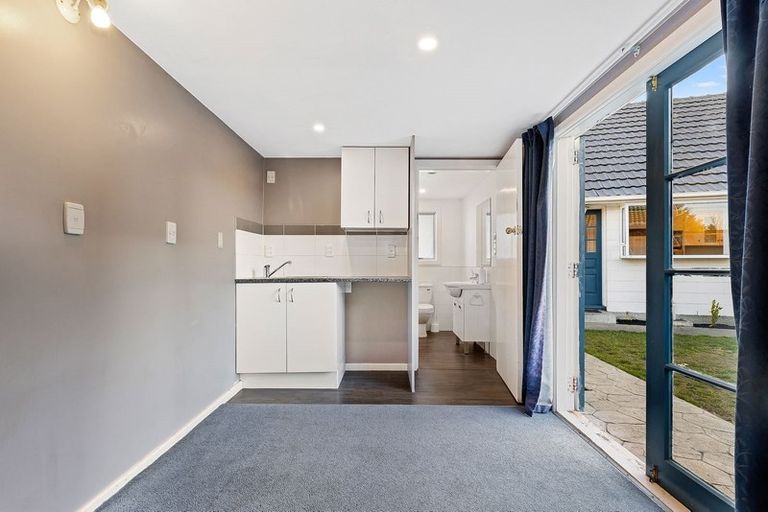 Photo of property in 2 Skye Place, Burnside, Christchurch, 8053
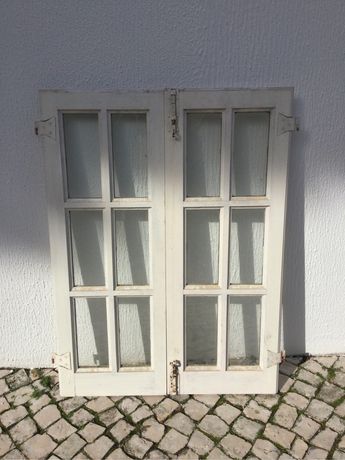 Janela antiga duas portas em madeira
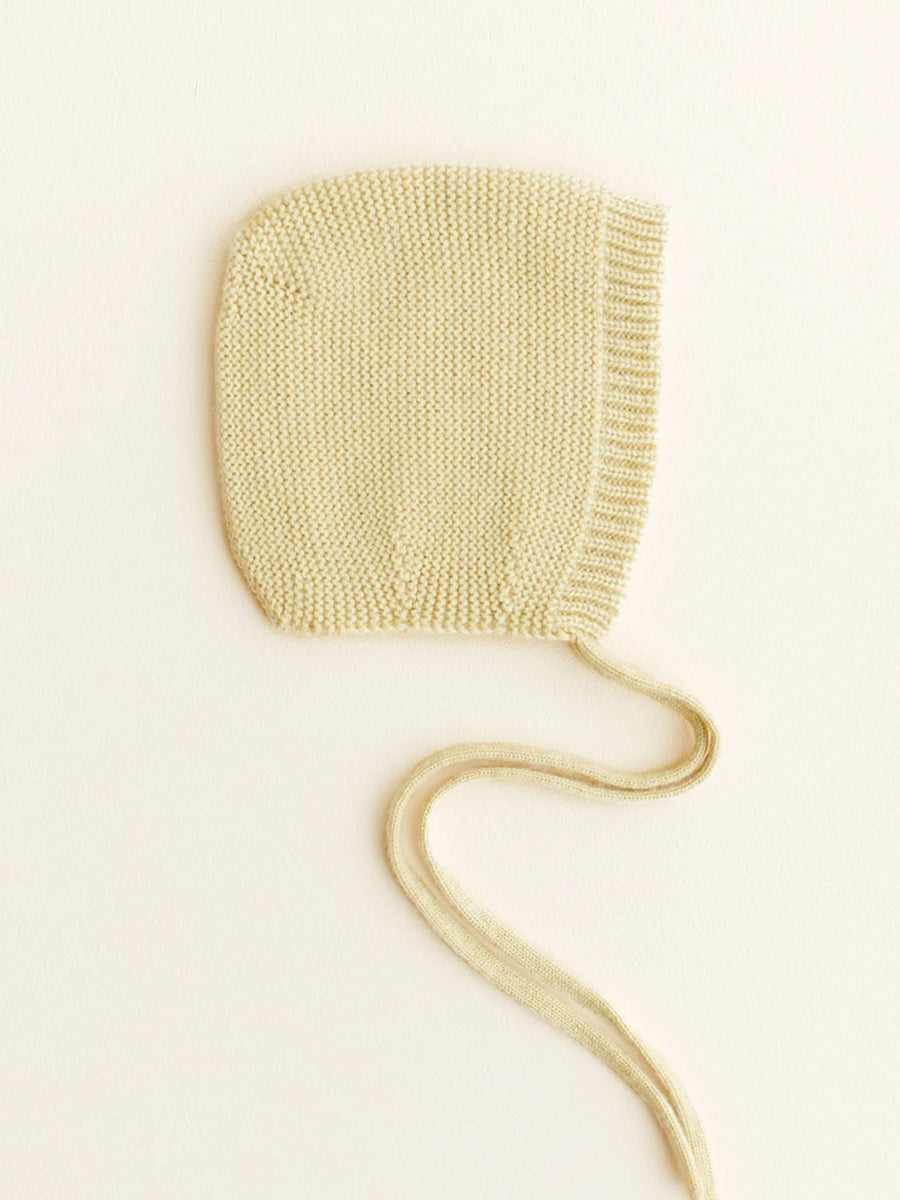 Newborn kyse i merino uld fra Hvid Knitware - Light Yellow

____________________

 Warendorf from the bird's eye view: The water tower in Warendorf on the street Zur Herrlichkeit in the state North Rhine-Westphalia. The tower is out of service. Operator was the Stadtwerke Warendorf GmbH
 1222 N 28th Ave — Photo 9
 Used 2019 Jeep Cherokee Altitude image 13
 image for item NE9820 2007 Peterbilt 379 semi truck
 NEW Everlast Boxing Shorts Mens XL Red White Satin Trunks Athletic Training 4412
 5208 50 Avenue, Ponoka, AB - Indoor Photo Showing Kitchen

____________________

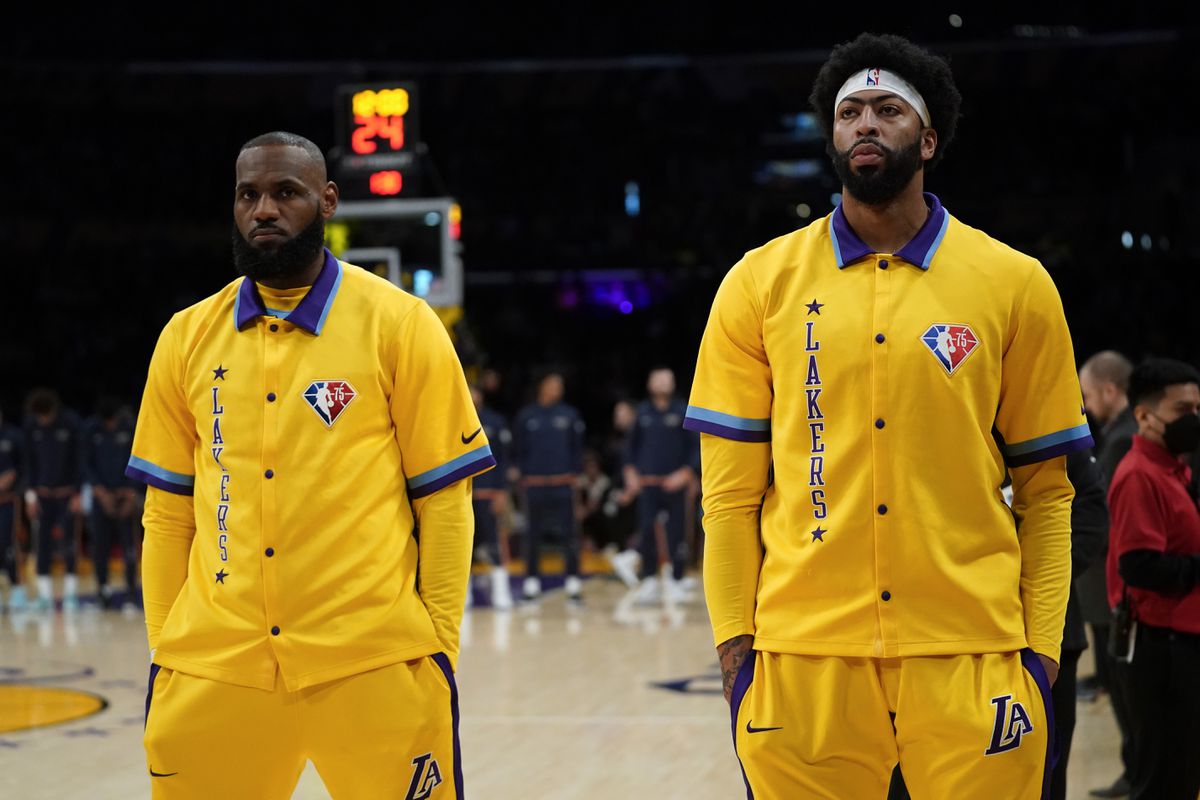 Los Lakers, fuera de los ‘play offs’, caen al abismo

____________________

*WORK TASK*
Starting at the line that contains "Warendorf from the" and ending at the line that contains "5208 50 Avenue, Ponoka, AB", rewrite those lines of the listing with "Photo" switched to "Snapshot", leaving everything else unchanged.

*FINISHED EXERCISE*
 Warendorf from the bird's eye view: The water tower in Warendorf on the street Zur Herrlichkeit in the state North Rhine-Westphalia. The tower is out of service. Operator was the Stadtwerke Warendorf GmbH
 1222 N 28th Ave — Snapshot 9
 Used 2019 Jeep Cherokee Altitude image 13
 image for item NE9820 2007 Peterbilt 379 semi truck
 NEW Everlast Boxing Shorts Mens XL Red White Satin Trunks Athletic Training 4412
 5208 50 Avenue, Ponoka, AB - Indoor Snapshot Showing Kitchen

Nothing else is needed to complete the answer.